「紅ほっぺ」のおいしさをより多くの人に伝えたい

 リゾナーレ熱海の「ナイトストロベリーツアー」は、開業から3年目の2013年にスタートした人気企画。長年携わってきた、アクティビティ ユニットディレクターの村上 麗さん、同じくアクティビティスタッフで今年はリーダーとしてプログラムを牽引した原 翔吾さん。そして、生産者としてスタート時から協力してきた「伊豆ホーリーズ」代表・堀井和雅さんに、本企画の魅力を語ってもらいました。

――「夜のいちご狩り」は、いまやいろいろな農園が開催していますが、リゾートホテルのアクティビティとしては珍しいですよね。

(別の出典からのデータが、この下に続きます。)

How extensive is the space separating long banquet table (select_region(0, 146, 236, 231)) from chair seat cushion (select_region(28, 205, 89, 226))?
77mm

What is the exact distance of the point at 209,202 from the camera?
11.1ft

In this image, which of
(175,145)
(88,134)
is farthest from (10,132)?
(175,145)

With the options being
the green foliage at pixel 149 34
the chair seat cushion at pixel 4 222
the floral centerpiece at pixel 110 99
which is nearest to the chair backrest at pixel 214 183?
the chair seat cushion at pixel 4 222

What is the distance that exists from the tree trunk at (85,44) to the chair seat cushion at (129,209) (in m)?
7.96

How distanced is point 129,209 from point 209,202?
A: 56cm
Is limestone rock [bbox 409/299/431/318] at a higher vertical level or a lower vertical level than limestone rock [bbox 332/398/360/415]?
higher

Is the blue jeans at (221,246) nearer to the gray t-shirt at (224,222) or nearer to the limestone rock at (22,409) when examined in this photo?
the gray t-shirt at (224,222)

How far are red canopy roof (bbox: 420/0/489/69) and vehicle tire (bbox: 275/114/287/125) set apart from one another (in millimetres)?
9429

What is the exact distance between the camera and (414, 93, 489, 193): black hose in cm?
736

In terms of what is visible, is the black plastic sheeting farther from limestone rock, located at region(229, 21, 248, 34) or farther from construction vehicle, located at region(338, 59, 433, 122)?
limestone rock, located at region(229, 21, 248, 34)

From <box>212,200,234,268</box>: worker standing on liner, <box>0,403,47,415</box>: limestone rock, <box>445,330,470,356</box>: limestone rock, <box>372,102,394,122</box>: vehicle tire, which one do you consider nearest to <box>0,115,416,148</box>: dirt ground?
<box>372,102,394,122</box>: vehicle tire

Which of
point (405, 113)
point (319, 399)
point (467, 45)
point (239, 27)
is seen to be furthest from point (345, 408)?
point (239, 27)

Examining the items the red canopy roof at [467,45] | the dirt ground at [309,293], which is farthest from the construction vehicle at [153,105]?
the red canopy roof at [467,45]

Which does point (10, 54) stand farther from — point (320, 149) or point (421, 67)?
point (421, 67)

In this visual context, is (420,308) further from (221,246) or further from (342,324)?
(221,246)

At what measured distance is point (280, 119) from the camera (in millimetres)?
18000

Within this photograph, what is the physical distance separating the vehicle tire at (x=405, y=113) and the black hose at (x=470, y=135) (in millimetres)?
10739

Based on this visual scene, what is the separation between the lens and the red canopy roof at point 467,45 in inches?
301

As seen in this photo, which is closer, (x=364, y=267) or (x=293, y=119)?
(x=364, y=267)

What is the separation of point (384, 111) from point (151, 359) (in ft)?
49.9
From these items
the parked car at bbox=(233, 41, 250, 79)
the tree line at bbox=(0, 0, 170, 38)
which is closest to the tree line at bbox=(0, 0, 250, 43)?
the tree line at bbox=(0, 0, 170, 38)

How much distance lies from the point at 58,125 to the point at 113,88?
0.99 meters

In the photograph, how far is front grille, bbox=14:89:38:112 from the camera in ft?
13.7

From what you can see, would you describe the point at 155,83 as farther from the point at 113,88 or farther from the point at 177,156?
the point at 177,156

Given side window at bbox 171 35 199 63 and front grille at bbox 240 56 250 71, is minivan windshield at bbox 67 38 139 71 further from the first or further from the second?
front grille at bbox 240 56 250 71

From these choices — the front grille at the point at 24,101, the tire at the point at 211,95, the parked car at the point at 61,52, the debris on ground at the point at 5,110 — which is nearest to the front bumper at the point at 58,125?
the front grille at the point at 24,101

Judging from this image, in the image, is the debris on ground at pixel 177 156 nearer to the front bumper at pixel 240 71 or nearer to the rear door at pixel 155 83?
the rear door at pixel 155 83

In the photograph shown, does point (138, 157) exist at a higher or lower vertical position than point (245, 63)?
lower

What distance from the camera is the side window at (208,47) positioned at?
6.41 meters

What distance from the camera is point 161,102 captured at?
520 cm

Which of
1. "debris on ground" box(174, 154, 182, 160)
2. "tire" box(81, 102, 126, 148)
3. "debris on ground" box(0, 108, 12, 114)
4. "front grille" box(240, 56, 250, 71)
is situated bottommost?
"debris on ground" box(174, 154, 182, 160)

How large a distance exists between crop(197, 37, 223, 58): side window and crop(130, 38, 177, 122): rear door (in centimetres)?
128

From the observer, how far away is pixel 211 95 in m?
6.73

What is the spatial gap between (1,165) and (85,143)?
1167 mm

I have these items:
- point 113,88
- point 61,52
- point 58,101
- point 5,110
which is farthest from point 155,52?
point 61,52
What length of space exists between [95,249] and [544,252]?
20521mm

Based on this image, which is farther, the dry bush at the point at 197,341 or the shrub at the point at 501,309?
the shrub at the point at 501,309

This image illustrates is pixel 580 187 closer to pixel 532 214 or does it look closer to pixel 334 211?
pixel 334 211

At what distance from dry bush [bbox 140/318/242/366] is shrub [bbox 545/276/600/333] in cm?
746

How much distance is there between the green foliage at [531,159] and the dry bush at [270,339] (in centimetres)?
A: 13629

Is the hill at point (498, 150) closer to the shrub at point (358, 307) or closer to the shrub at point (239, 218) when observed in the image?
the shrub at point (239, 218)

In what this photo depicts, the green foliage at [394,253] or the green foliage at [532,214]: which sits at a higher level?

まずは企画開発の背景から聞かせてもらえますか。

村上 リゾナーレ熱海から車で30分ほどの伊豆の国市(旧・韮山町周辺)は、県内屈指のいちごの産地です。ここで育てられている「紅ほっぺ」のおいしさをもっと多くの人に知ってほしいという思いから、この企画が生まれました。

 いちごは株で熟し、収穫後に甘みが増すことはありません。摘みたてがいちばんみずみずしく、おいしいので、ぜひそれを味わってほしいです。私自身、こちらで初めて摘みたてを食べたときは本当に感動しました。「紅ほっぺ」の最盛期に実施するアクティビティなので、繁忙期にも関わらず長年ご協力いただいている「伊豆ホーリーズ」の堀井さんには感謝しかありません。

――堀井さんは、リゾナーレ熱海からこの企画を持ちかけられた時、どう思いました?

堀井 突然電話がかかってきたときは驚きましたが、直感で面白そうだと思いました。かけてきたのは新人の女性社員さんで、「オジサンたちには任せておけないので」と(笑)。いざ一緒に動き出してみると、現場のアイデアをどんどん取り入れ新しいことにチャレンジしていく風通しの良さがあり、楽しく関わらせてもらっています。

――伊豆ホーリーズの「紅ほっぺ」のおいしさの秘密とは?

堀井 量よりも質にこだわり、一般的な広さに比べ1.3倍の植え付け間隔を取っています。一粒一粒にたっぷりと日光が当たることで、多くの栄養が行き渡り、甘くて大粒の紅ほっぺが育ちます。いちごの味を大きく左右する水は、地下60メートルからくみ上げた富士山の雪解け水です。

堀井 「紅ほっぺ」は、非常にポテンシャルの高いいちごですが、育て方によって食味は大きく変わります。伊豆ホーリーズの「紅ほっぺ」は、出荷ギリギリまで熟して収穫しているため種も中身も赤い。生食用が大半ですが、加工にも適しています。

 あえて温度を低めに管理し、約30日間かけてじっくり熟成させることで、いちごの中に糖分とコクが限界まで凝縮されます。一般的ないちごの糖度は10.5度くらいですが、私たちの「紅ほっぺ」は15度前後で、ヘタのほうまで甘い。この機会に、ぜひ味わってください。